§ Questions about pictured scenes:
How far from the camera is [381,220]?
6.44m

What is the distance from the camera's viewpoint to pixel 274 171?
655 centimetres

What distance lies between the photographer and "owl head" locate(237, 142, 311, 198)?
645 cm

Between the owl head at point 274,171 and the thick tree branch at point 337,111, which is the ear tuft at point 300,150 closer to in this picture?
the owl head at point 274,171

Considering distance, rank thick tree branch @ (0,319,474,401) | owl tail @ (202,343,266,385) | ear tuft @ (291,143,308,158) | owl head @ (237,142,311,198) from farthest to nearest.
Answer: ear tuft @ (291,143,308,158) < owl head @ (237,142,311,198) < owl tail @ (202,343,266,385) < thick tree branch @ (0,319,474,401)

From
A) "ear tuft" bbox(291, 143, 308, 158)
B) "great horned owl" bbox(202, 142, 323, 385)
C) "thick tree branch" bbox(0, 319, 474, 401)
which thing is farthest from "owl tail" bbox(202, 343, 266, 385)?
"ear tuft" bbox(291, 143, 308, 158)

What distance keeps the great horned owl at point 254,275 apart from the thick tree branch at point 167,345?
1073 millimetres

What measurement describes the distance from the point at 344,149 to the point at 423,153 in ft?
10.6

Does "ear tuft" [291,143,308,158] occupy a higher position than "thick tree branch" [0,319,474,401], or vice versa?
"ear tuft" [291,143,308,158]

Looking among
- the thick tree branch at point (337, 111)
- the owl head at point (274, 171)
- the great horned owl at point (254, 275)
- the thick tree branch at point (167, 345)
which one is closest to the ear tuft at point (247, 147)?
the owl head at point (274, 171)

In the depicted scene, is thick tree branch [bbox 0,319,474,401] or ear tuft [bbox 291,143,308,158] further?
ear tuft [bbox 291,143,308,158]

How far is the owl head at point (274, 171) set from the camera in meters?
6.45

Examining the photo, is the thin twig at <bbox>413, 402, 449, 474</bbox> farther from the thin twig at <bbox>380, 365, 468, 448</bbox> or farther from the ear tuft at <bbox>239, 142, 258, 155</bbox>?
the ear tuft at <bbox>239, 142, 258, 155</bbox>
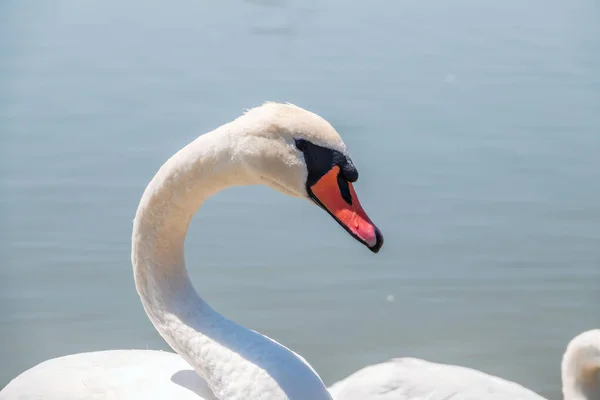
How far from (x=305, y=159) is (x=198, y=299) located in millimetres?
646

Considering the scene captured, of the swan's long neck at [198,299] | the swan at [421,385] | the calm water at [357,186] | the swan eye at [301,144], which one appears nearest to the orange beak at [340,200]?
the swan eye at [301,144]

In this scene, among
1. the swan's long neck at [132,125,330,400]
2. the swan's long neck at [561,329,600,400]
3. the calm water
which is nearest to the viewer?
the swan's long neck at [132,125,330,400]

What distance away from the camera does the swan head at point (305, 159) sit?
2873mm

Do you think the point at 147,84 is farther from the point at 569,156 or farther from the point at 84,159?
the point at 569,156

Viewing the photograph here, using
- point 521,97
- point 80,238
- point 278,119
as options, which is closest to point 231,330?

§ Description of the task:
Print all of the records above word for word, leaving out the pictures.

§ Final answer:
How far from the camera is [381,220]?
6.44m

What is the distance from the camera's viewpoint to pixel 274 171?
655 centimetres

What distance lies between the photographer and "owl head" locate(237, 142, 311, 198)?
645 cm

Between the owl head at point 274,171 and the thick tree branch at point 337,111, which is the ear tuft at point 300,150 closer to in this picture?
the owl head at point 274,171

Considering distance, rank thick tree branch @ (0,319,474,401) | owl tail @ (202,343,266,385) | ear tuft @ (291,143,308,158) | owl head @ (237,142,311,198) from farthest to nearest.
Answer: ear tuft @ (291,143,308,158) < owl head @ (237,142,311,198) < owl tail @ (202,343,266,385) < thick tree branch @ (0,319,474,401)

From
A) "ear tuft" bbox(291, 143, 308, 158)
B) "great horned owl" bbox(202, 142, 323, 385)
C) "thick tree branch" bbox(0, 319, 474, 401)
which thing is farthest from "owl tail" bbox(202, 343, 266, 385)?
"ear tuft" bbox(291, 143, 308, 158)

What distance keeps the great horned owl at point 254,275 apart from the thick tree branch at point 167,345?
1073 millimetres

What measurement describes the distance from the point at 344,149 to the point at 423,153 in ft?
10.6

Does "ear tuft" [291,143,308,158] occupy a higher position than "thick tree branch" [0,319,474,401], or vice versa?
"ear tuft" [291,143,308,158]

Looking among
- the thick tree branch at point (337, 111)
- the owl head at point (274, 171)
- the great horned owl at point (254, 275)
- the thick tree branch at point (167, 345)
which one is closest to the ear tuft at point (247, 147)?
the owl head at point (274, 171)

In the depicted scene, is thick tree branch [bbox 0,319,474,401] or ear tuft [bbox 291,143,308,158] further?
ear tuft [bbox 291,143,308,158]

How far is the owl head at point (274, 171) set from the camera in meters?
6.45

Examining the photo, is the thin twig at <bbox>413, 402, 449, 474</bbox> farther from the thin twig at <bbox>380, 365, 468, 448</bbox> or farther from the ear tuft at <bbox>239, 142, 258, 155</bbox>?
the ear tuft at <bbox>239, 142, 258, 155</bbox>
How far from (x=305, y=159) is (x=198, y=299) located in millimetres?
646

Considering the scene captured, of the swan's long neck at [198,299] | the swan at [421,385] | the calm water at [357,186] | the swan eye at [301,144], which one appears nearest to the orange beak at [340,200]?
the swan eye at [301,144]

In this scene, among
1. the swan's long neck at [132,125,330,400]
2. the swan's long neck at [561,329,600,400]
3. the calm water
which is nearest to the viewer?
the swan's long neck at [132,125,330,400]

What distance away from the camera does the swan head at point (305, 159) sit?
2873mm

Do you think the point at 147,84 is farther from the point at 569,156 or farther from the point at 84,159?
the point at 569,156

Viewing the photograph here, using
- point 521,97
- point 80,238
- point 278,119
as options, which is closest to point 231,330?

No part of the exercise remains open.